Ted Baseler is president and CEO of Ste. Michelle Wine Estates. The interview with Hannelore Sudermann took place in his second-floor office at the Chateau Ste. Michelle in Woodinville in late July. Journeying from advertising and marketing into the world of wine hasn’t been the easiest trip, but certainly one worth making, he says, as he now steers Washington’s largest wine company ahead. Baseler graduated from WSU in 1976 with a degree in communications. His wife, JoAnne, is also a Cougar (’75 Ed.), as is his daughter Andrea, who started at WSU this fall.

Look for what you want.

I took a job in advertising at J. Walter Thompson in Chicago, right out of graduate school. At the time, it was almost impossible to get a position with their Chicago office right out of school. In fact, they hired me first for their Detroit office. But then something opened up in Chicago, and I went for it. It was a great move. I was able to work on some really wonderful accounts like Gerber Baby Food and Ford Motor Co. The job required a lot of disciplined analysis and thinking. I love marketing, because it’s really the synthesis of statistical analysis and innovative thinking.

Go home.

Then I moved back to Seattle and took a job with Cohen Webber. Seattle was different, because we didn’t really have the consumer packaged goods here that we did in Chicago. But it was an exciting time to be working back in Washington.

Know when to leap.

In 1984 the vice president of marketing for Ste. Michelle was promoted to president, and he said to me, “How would you like my job?” I loved what I was doing in advertising, and I was on a great career path. I would be leaving something I really enjoyed to come to this small winery that was losing money, making mainly Riesling, and had a few years of off weather, [all of] which was affecting its profit margin. I thought, “Boy am I getting off a big yacht to get on to a leaky sailboat?” But it was the right opportunity. I didn’t realize it then, but the advertising market was contracting, and the winery was at a turning point.

Get out of the city.

It’s nice to go to a winery. But it’s better to go to a vineyard and see where the grapes are going. You feel you’re in the country[, and] you really get a sense of what wine is about. You can have an urbane or urban lifestyle and the country life simultaneously. It’s the white tablecloths as well as rural agriculture.

Celebrate everyone’s success.

People get along very well here. There is much more of a collegial atmosphere in Washington’s wine group than in other, longer established wine regions. When another Washington winery wins an award, we don’t get jealous. We celebrate their success. We think it’s more important to grow Washington’s wine industry than to just focus on our own. In every year that there has been a serious freeze or other problem, we can always find a few grapes for people that will help them out. For the health of Washington, you’ve got to keep the good wineries going.

Believe in what’s here.

It pains me when I hear friends and people in the community say, “I’m going to Napa this week to buy wine,” when they could go to Walla Walla. It’s as if they have the attitude that if it’s abundant and it’s local, it can’t be that good.
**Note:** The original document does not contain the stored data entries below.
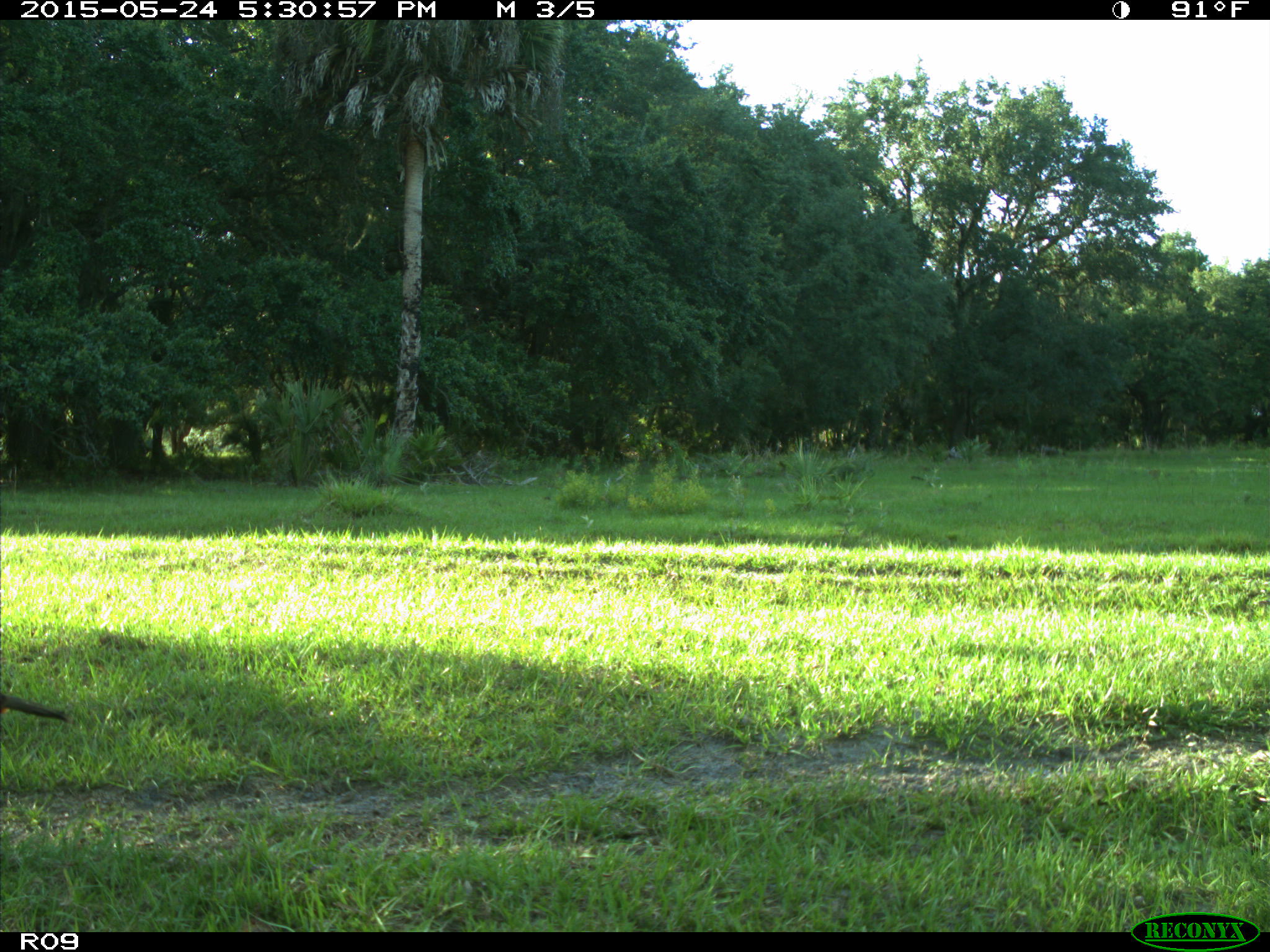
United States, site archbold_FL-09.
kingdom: Animalia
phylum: Chordata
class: Aves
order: Galliformes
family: Phasianidae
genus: Meleagris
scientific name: Meleagris gallopavo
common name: wild turkey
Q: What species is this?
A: Meleagris gallopavo (wild turkey).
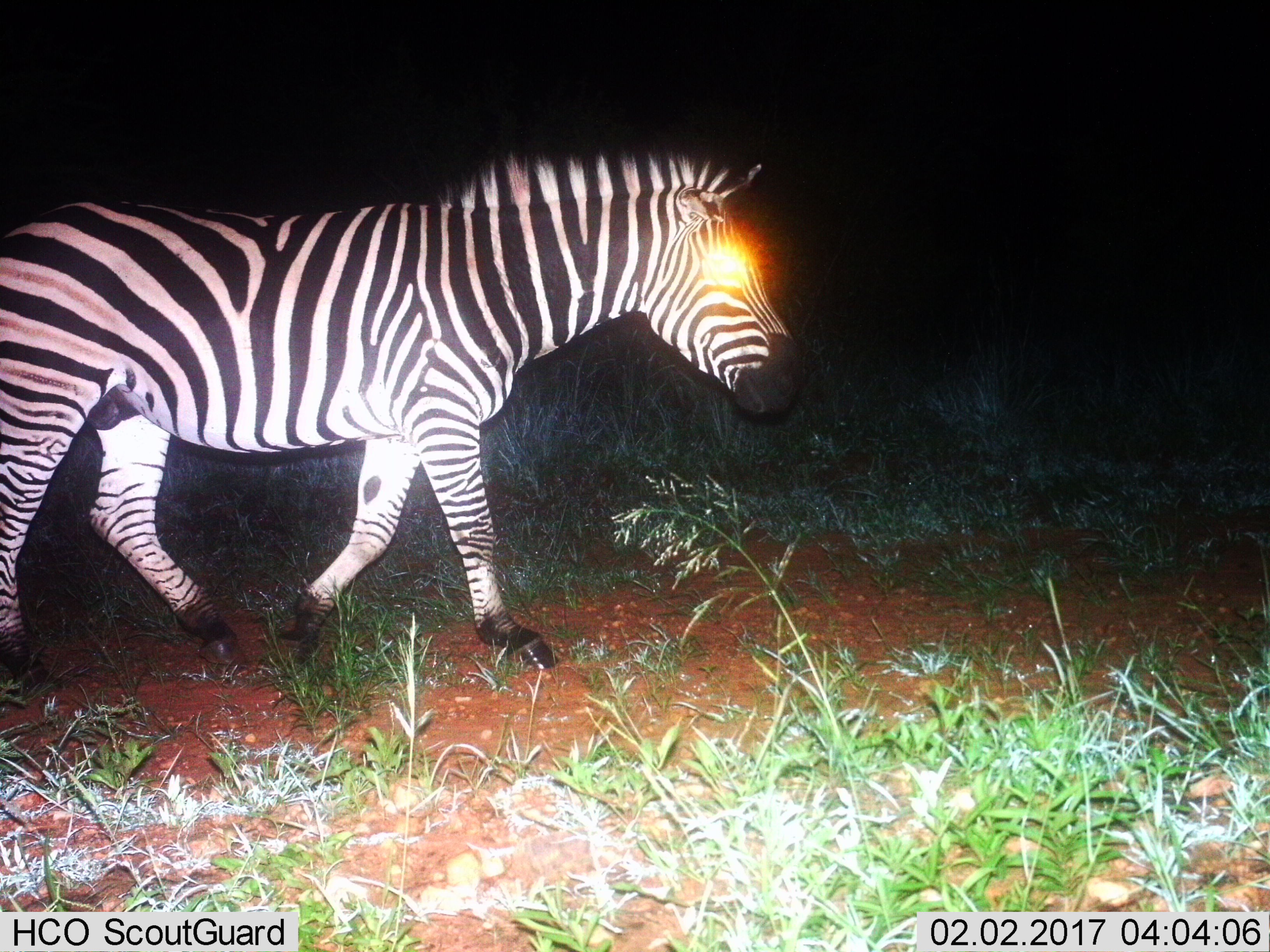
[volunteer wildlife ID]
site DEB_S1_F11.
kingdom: Animalia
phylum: Chordata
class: Mammalia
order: Perissodactyla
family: Equidae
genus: Equus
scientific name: Equus quagga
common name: plains zebra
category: zebraplains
Zebraplains (plains zebra) (Equus quagga), count 1. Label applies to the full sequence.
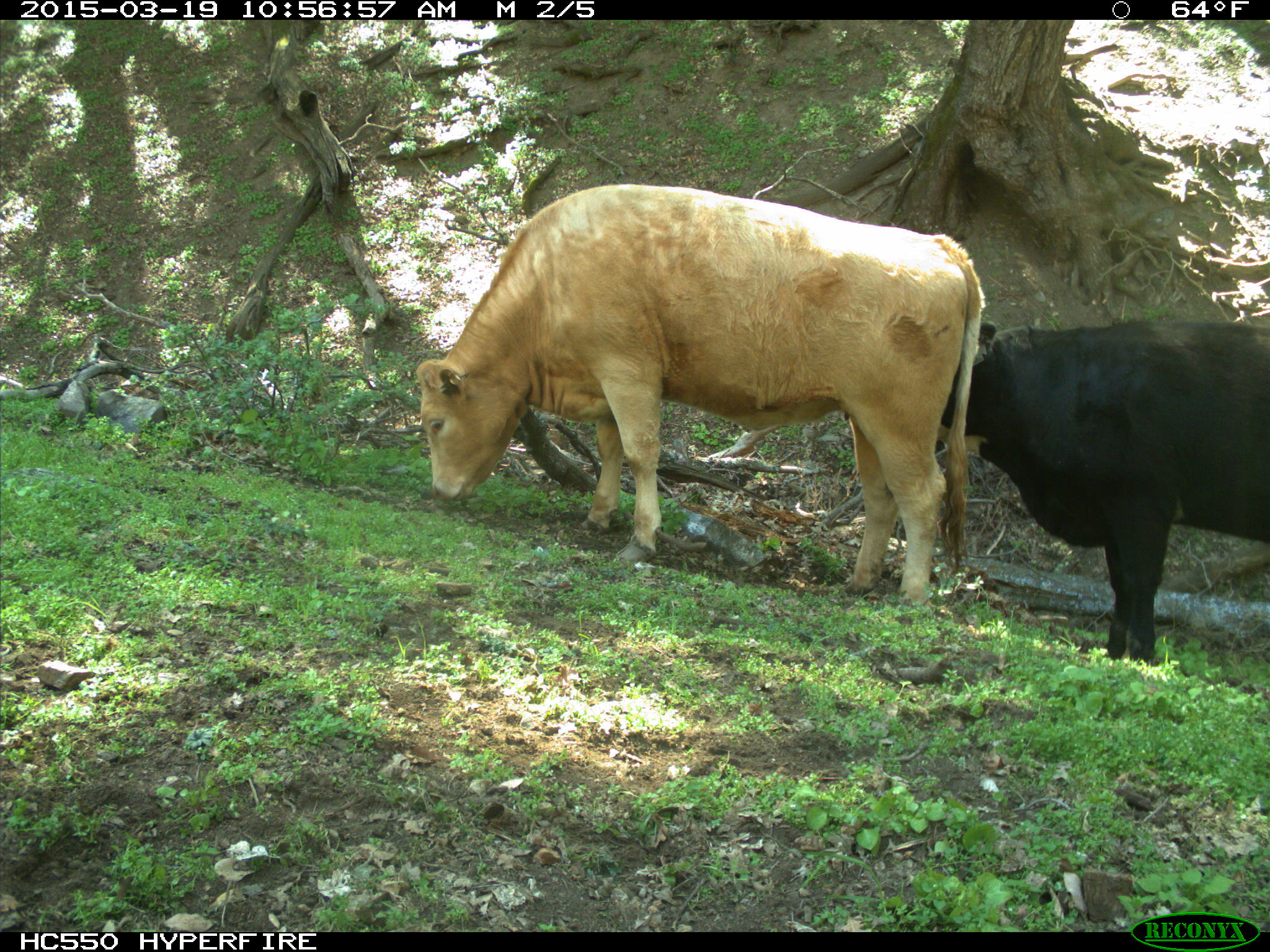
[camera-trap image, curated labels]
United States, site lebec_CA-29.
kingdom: Animalia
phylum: Chordata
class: Mammalia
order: Artiodactyla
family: Bovidae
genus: Bos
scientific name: Bos taurus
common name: domestic cow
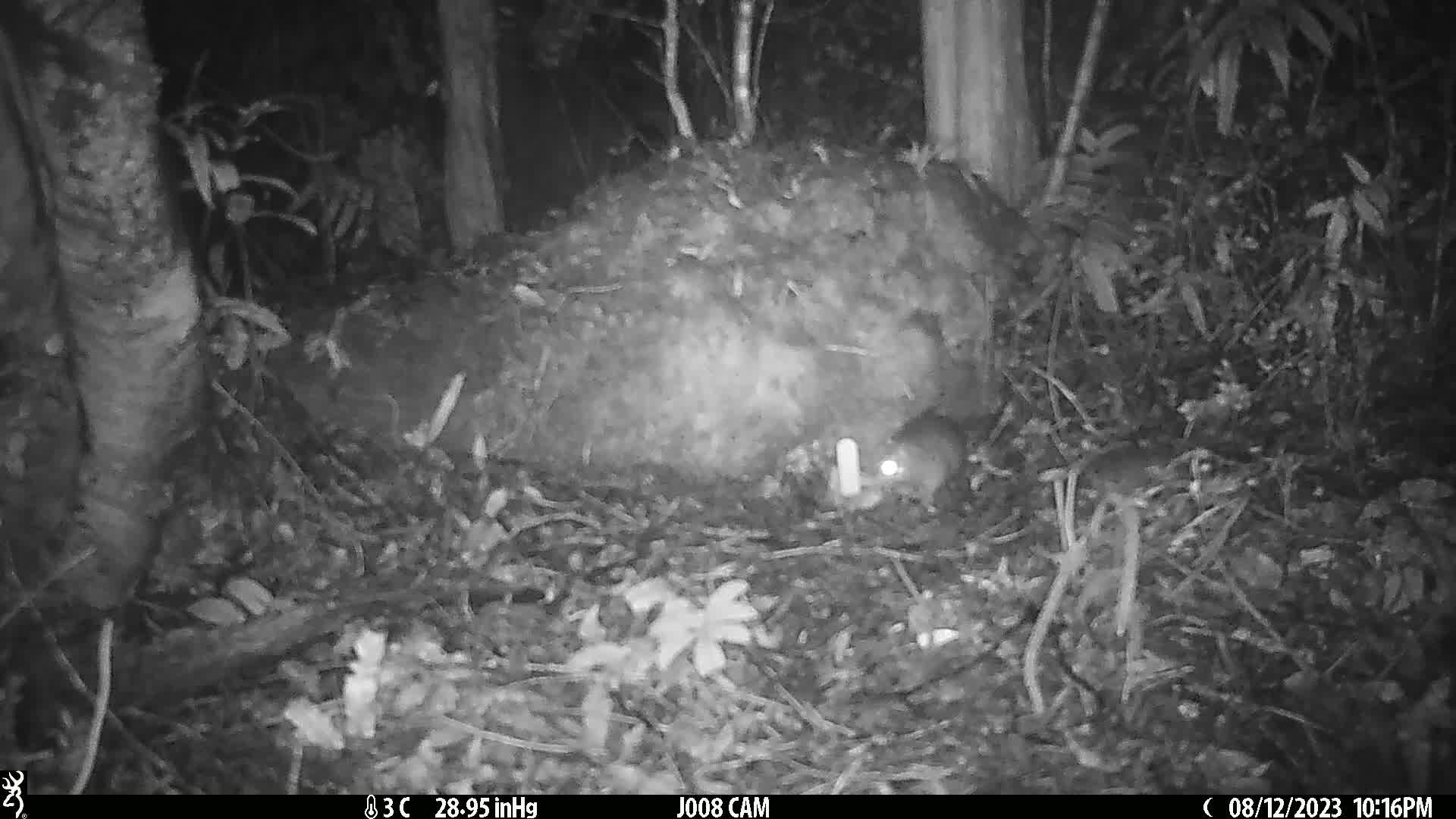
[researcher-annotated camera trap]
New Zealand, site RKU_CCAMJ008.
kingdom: Animalia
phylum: Chordata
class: Mammalia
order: Rodentia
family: Muridae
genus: Rattus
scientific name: Rattus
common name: rat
Rat (Rattus).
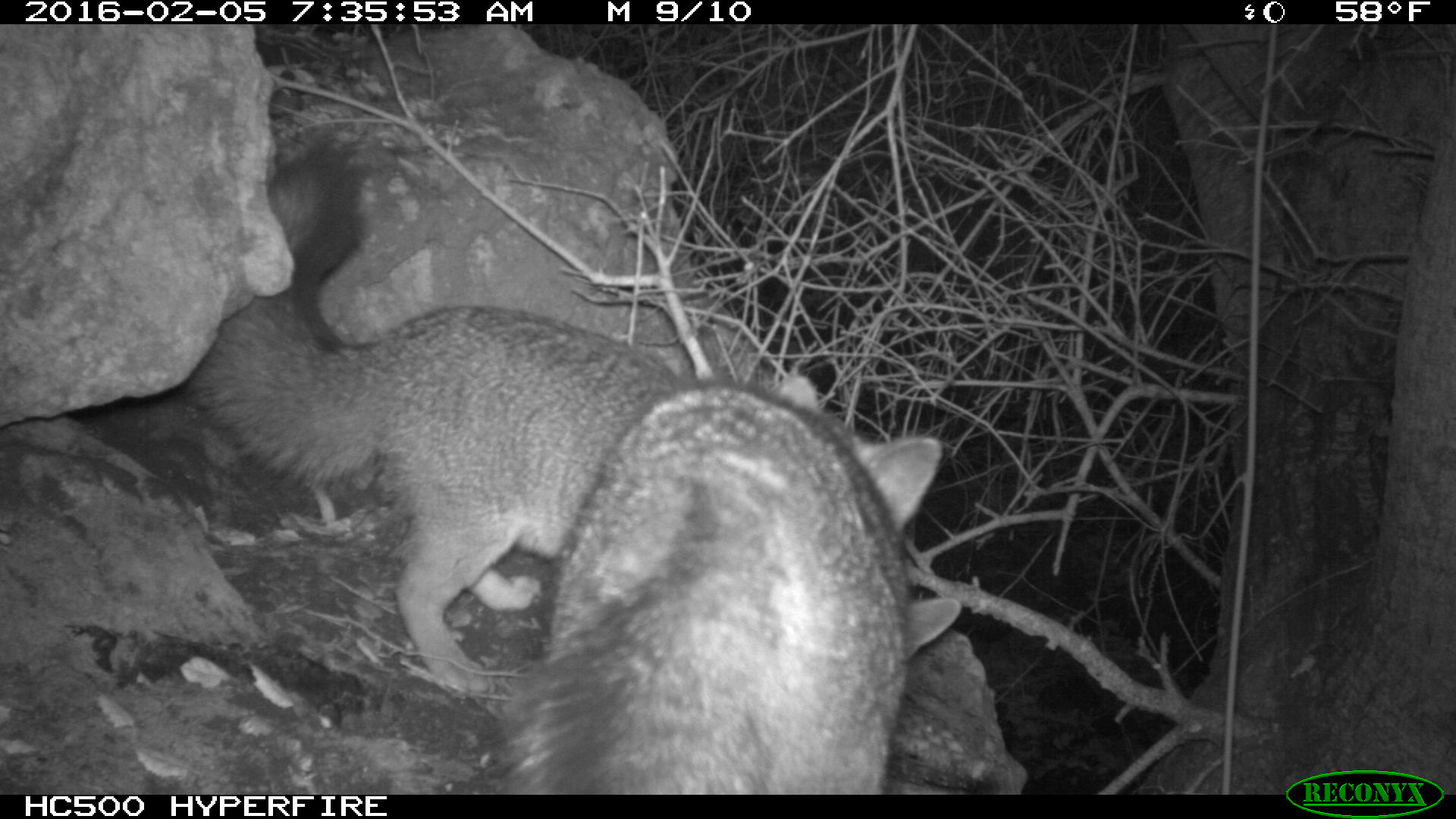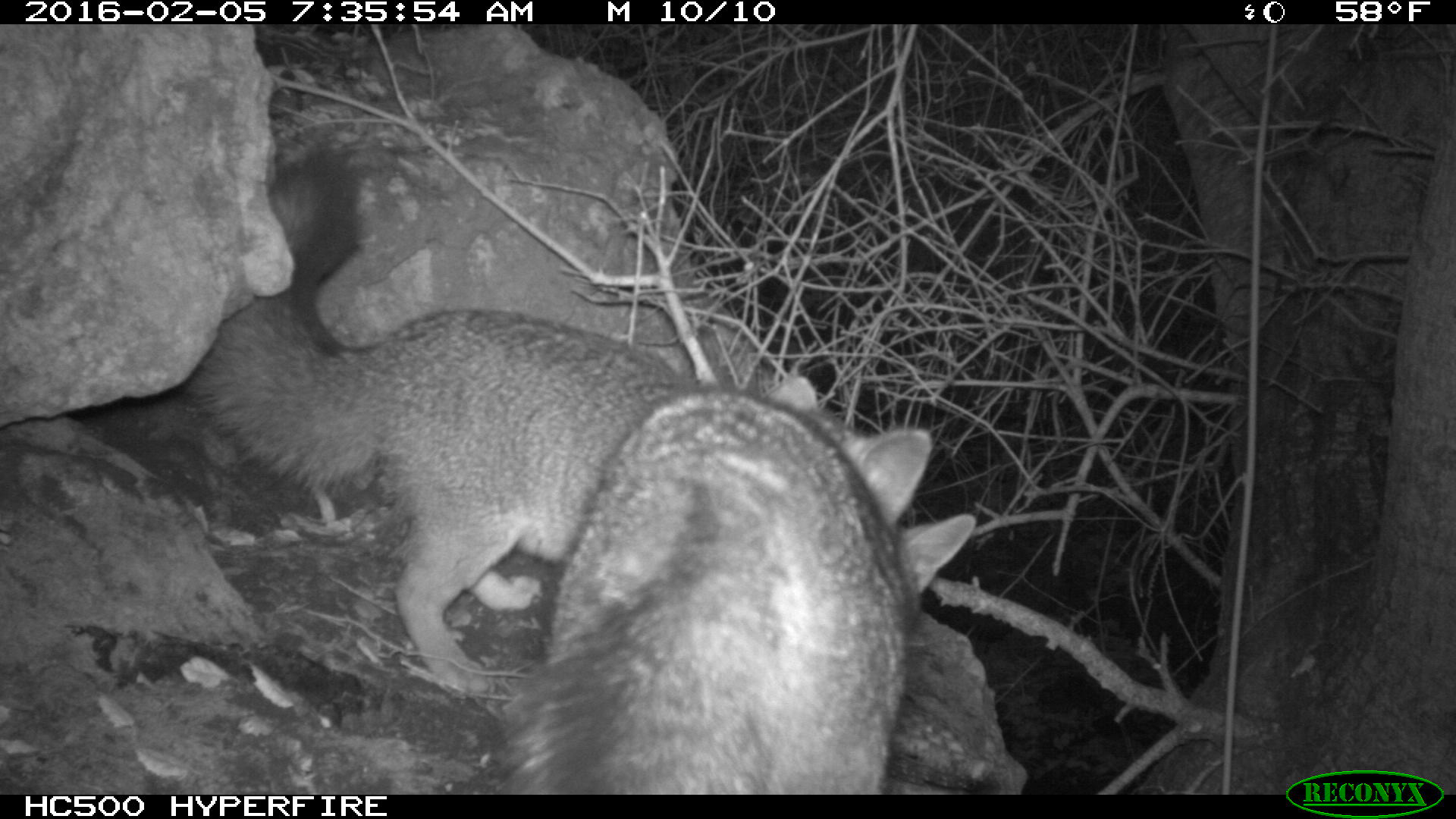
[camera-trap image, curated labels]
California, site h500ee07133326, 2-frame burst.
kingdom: Animalia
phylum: Chordata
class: Mammalia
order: Carnivora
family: Canidae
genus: Urocyon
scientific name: Urocyon littoralis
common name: island fox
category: fox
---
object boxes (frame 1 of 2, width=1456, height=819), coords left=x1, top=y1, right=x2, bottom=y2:
fox: left=187, top=139, right=962, bottom=698; left=484, top=375, right=942, bottom=795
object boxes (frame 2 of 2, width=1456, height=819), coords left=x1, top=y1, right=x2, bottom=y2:
fox: left=187, top=149, right=975, bottom=698; left=492, top=375, right=932, bottom=794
There are people and places around the world that would just die to have Washington wine.

It’s OK to be the underdog.

It’s such a healthy thing. It’s like being a Cougar. You have to work a little harder, work a little smarter, and think creatively. When you are number two, which we are in Washington, compared to California, you have to be a little more fleet of foot.

Don’t believe everything you see in the movies.

People think sometimes, if everybody wants it, then it’s time to move on to something else. Consider the movie Sideways. Every time I hear that trailer with Miles saying, “Nobody’s drinking merlot,” I get stomach acid. The truth is, the average merlot is far better than the average pinot noir. With merlot, you get more good wine for the money. Fortunately, while the movie has increased pinot noir sales, it hasn’t seemed to hurt merlot.

Hang on to the classics; they’ll pay off in the end.

We started with Riesling, but it lost its cachet in the late ’80s. It’s a much better wine than people give it credit for. There was no question in my mind that it would have a comeback. The question was when. Then [German winemaker] Ernst Loosen came and said he wanted to make a wine with us. Lo and behold, we had the Eroica [Riesling]. It was a stunner. It has taken us places we have never been before.